A review by vikkilynn
The Book Binder's Daughter by Jessica Thorne

5.0

There are several things to love about this book.

First, the language used is intricate, delicate and beautiful. Jessica Thorne has a such a mastery over vocabulary which she uses skillfully and without alienating her reader with a lot of “high-falooty mambo jumbo”. It’s simply exquisite. She uses words like a carver would use their tools to carefully craft a world-behind-the-world creating such detail and a stunning backdrop for this story. I fell in love with the library as though it was a living, breathing entity.

Probably the only thing I didn’t like was there was so much of this, it took a while for the actual story to unfold. You have to just stay with it but trust me, it’s so worth it!

Next, the story itself. The idea of books and magic housed under the roof of a library isn’t one unknown to us readers. Quite honestly, books are magic, transporting, creating, educating and allowing escape for our everyday lives - even if we’re escaping to vicariously live the everyday life of a book character. We meet it, crave it and thrill to it as we let the magic of a good book envelope us and take us where the author wants us to go. Outside of God and all I feel and know through my faith, books are literally the next best ‘high’ one can get.

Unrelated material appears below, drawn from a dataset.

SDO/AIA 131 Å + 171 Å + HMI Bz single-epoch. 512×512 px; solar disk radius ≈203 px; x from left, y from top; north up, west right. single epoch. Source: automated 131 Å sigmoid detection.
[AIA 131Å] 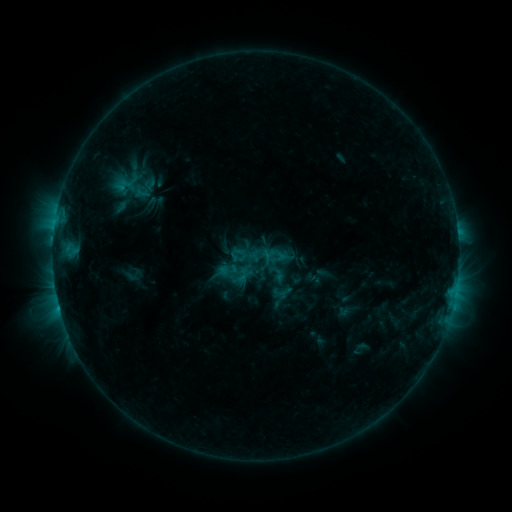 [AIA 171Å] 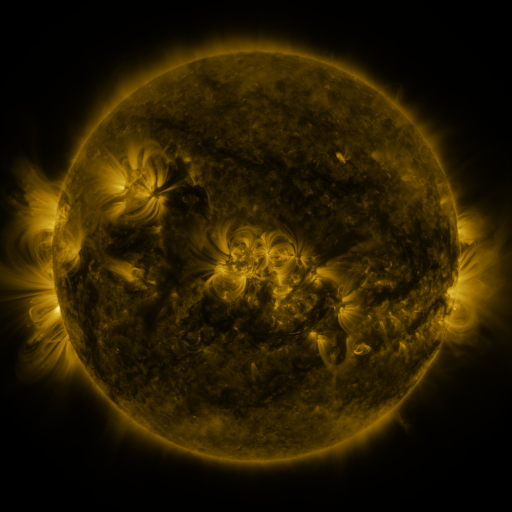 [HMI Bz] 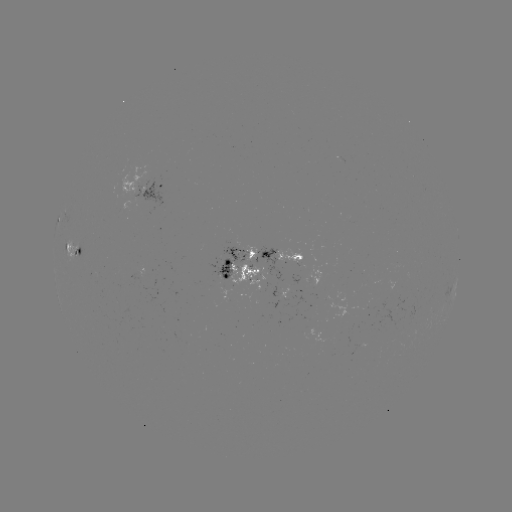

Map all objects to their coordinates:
sigmoid: (277, 274)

I always love when an inanimate object suddenly becomes a character. There are two of those in this book; one is the library and one is the tree. They both have words, feelings, personalities and ebb and flow with the heroine flawlessly as she seeks out their secrets and unravels their mysteries. The library moans and groans under threat of evil. The tree dispels its leaves which, in turn, become pages for the bookbinder to create into a book.

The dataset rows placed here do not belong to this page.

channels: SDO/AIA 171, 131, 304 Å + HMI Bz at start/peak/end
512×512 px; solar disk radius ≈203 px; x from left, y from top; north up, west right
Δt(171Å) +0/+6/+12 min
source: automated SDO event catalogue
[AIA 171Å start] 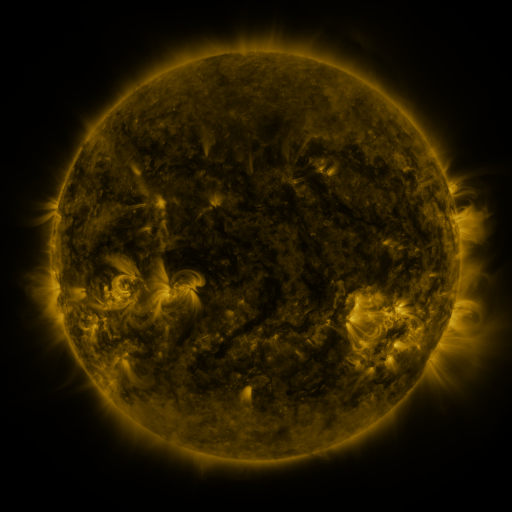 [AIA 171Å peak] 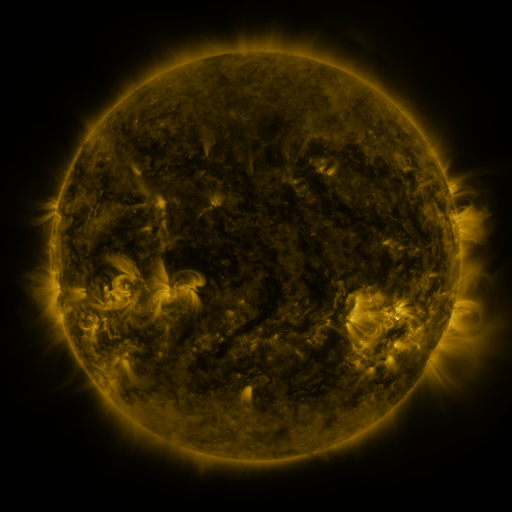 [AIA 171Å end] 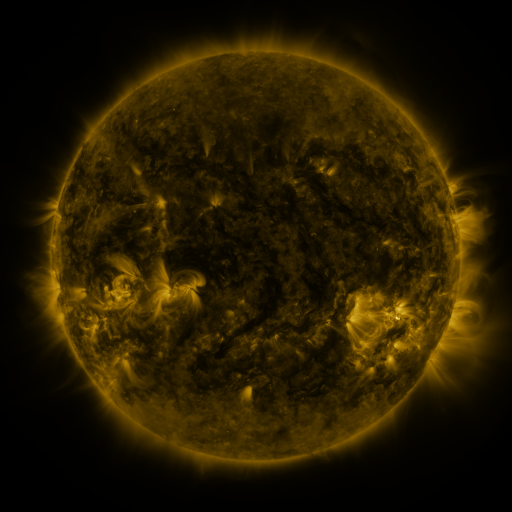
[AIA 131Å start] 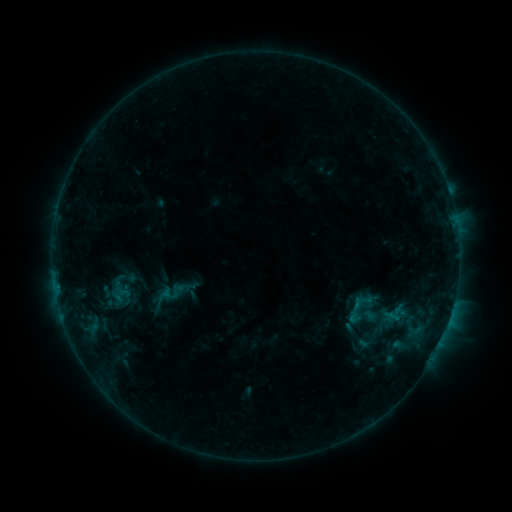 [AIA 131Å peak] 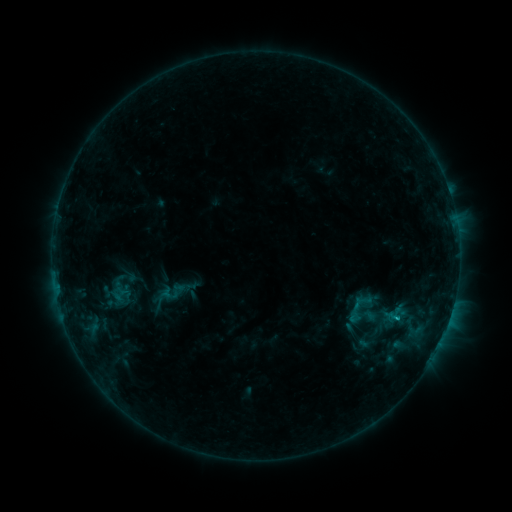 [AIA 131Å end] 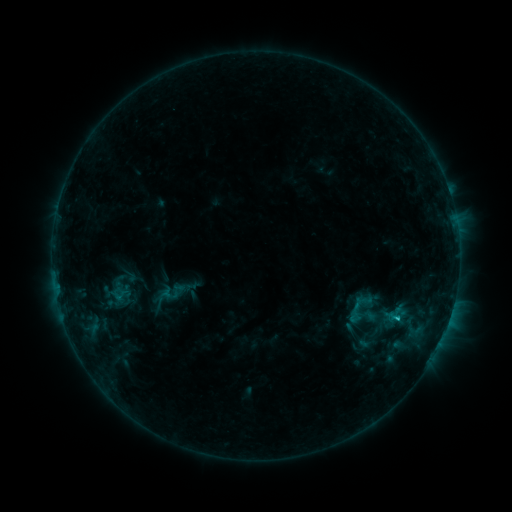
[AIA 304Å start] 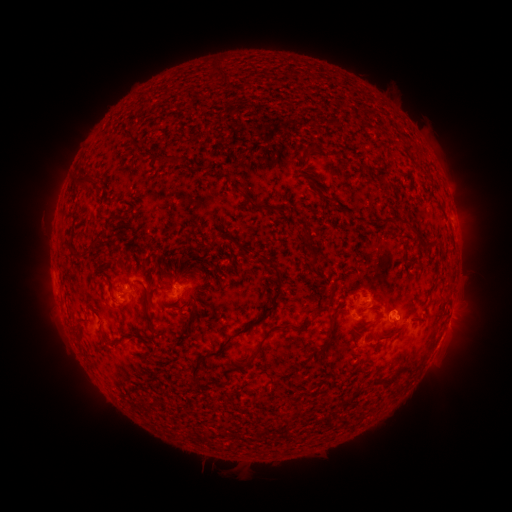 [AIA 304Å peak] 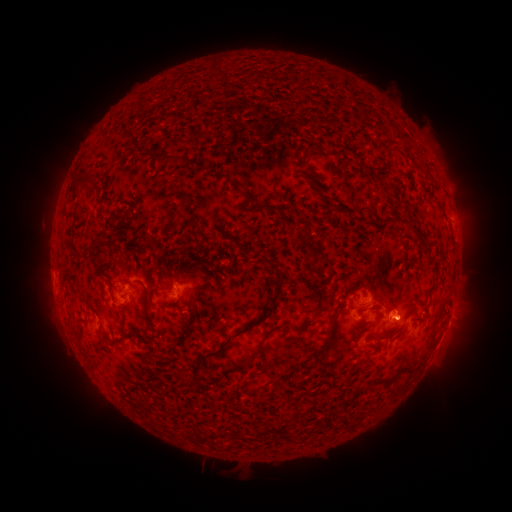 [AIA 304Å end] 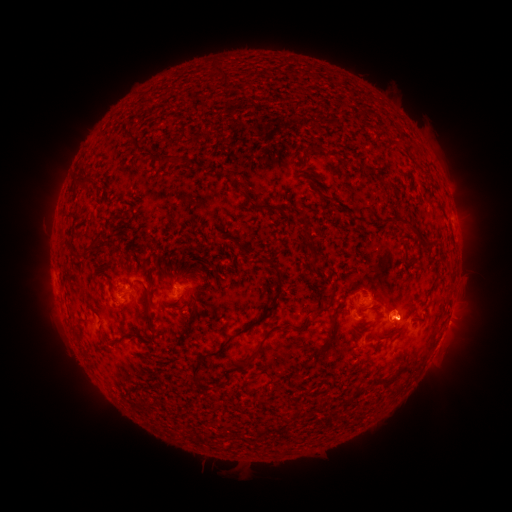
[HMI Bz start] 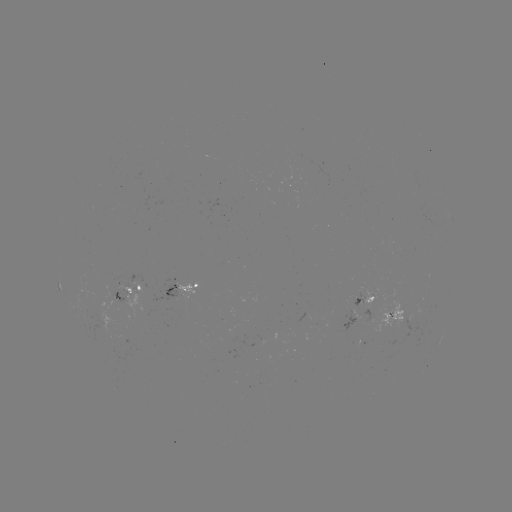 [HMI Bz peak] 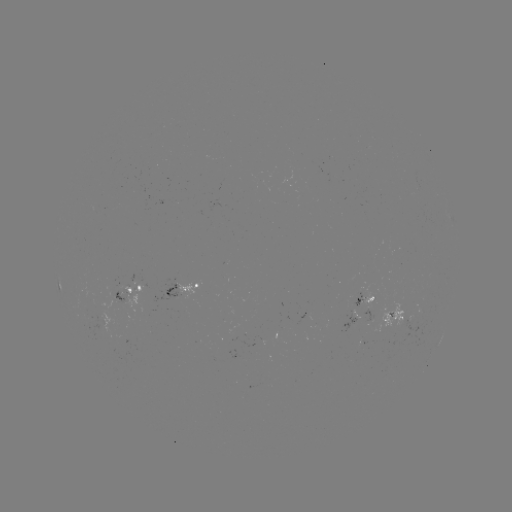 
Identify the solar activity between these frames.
B8.2 flare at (396, 318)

There’s a nice symbiotic relationship here as the library cannot survive without the tree, which gives of itself to the library yet the tree cannot exist without the library; the library is its home.

The main character of Sophie is lost, alone and confused and all for the right reasons, having survived an emotionally abusive relationship and much loss. She flees to be with an estranged uncle as she takes on a job as the bookbinder at Ayredale’s library. She meets up with friends, old and new. There is a love interest in the form of Will and we struggle along with her to find out his connection to the library.

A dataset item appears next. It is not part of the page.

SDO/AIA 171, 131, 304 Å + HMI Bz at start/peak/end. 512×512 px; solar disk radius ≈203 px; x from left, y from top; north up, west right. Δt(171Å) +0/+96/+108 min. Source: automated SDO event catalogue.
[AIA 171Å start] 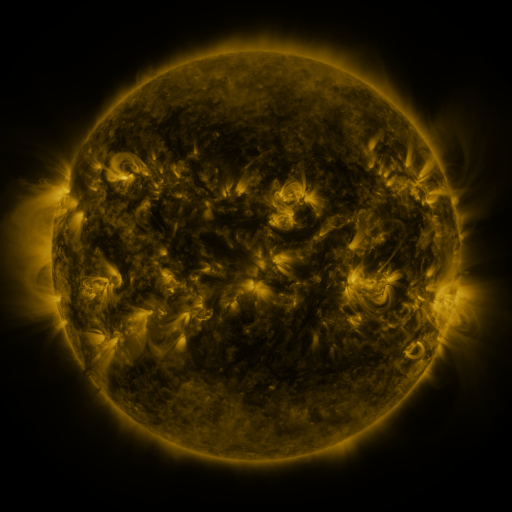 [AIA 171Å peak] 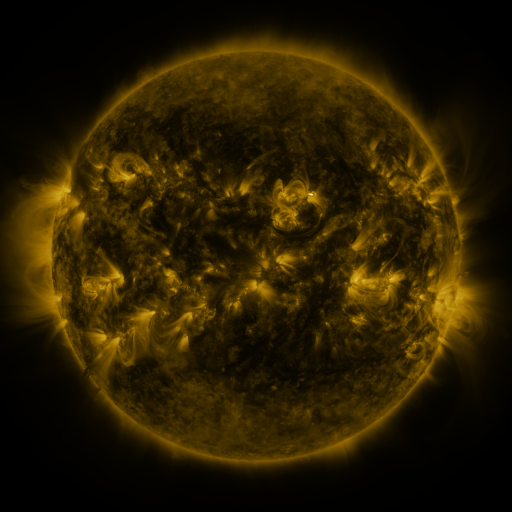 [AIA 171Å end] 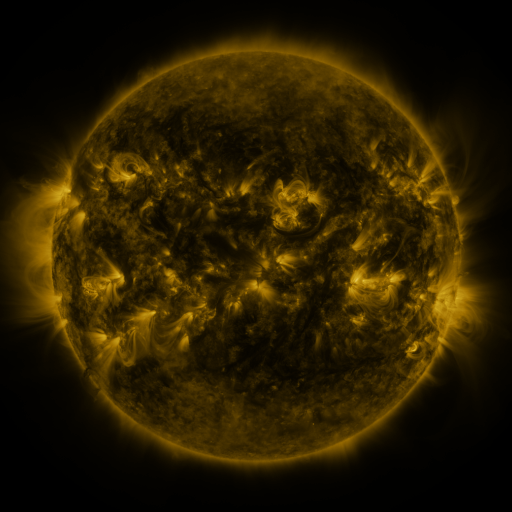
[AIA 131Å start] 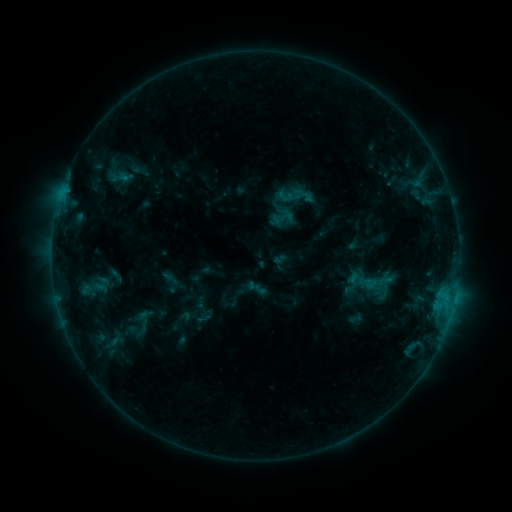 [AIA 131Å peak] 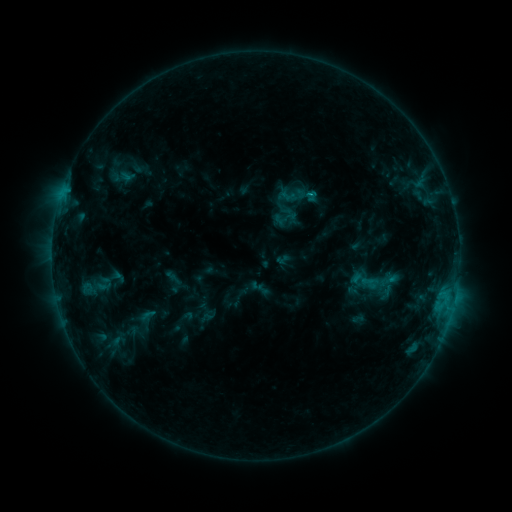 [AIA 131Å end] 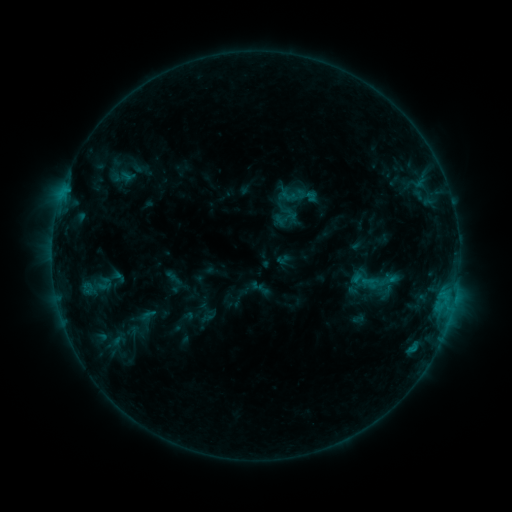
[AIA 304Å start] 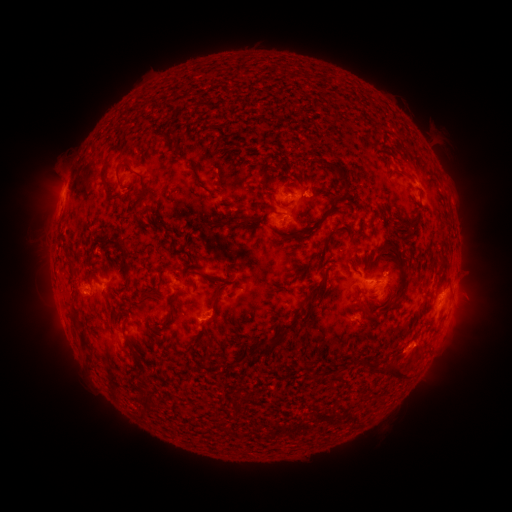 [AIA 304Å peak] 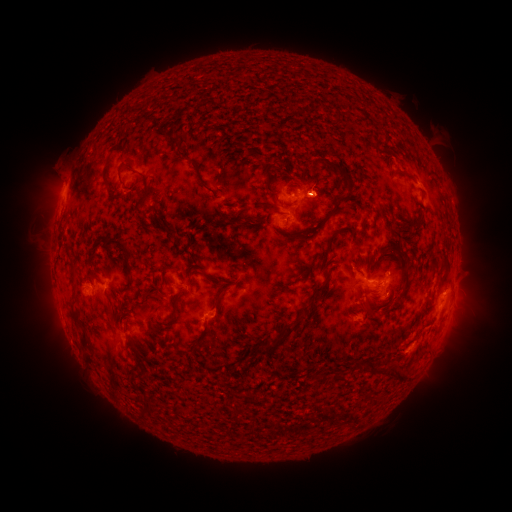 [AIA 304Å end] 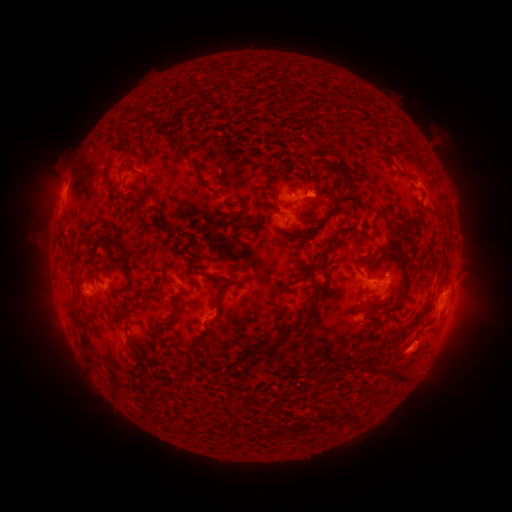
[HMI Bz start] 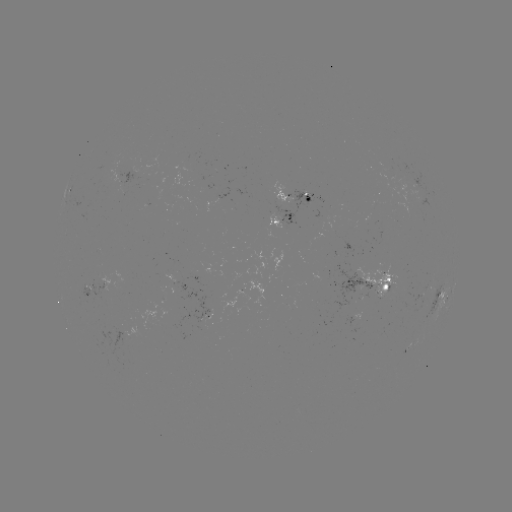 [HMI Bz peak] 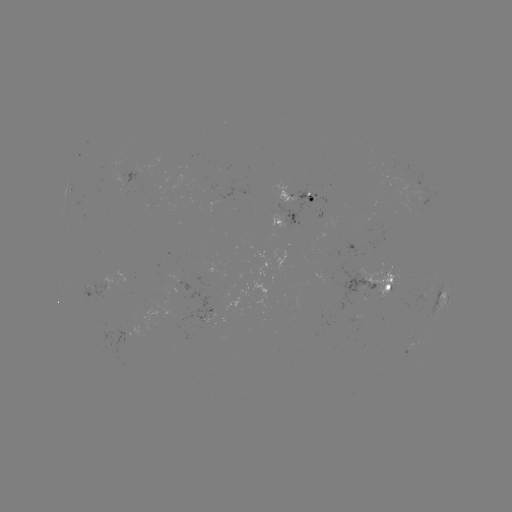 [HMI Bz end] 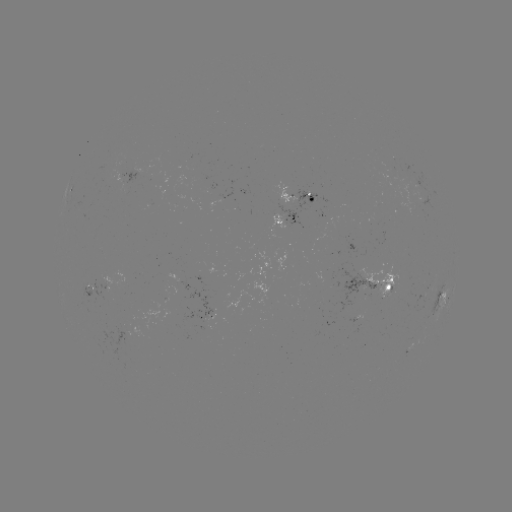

There is an evil presence and I often found myself wondering who were the good guys and who were the bag guys with the exception of Sophie, our heroine. There is a nice character development as we watch Sophie’s internal struggle to find out what happened to her mom but also to free herself from the bondage of her abusive relationship.

Lastly, I love that this story is almost told like a bit of folklore. It’s like a story you’d tell your kids at night, around a fire while sipping hot chocolate. It’s simply lovely!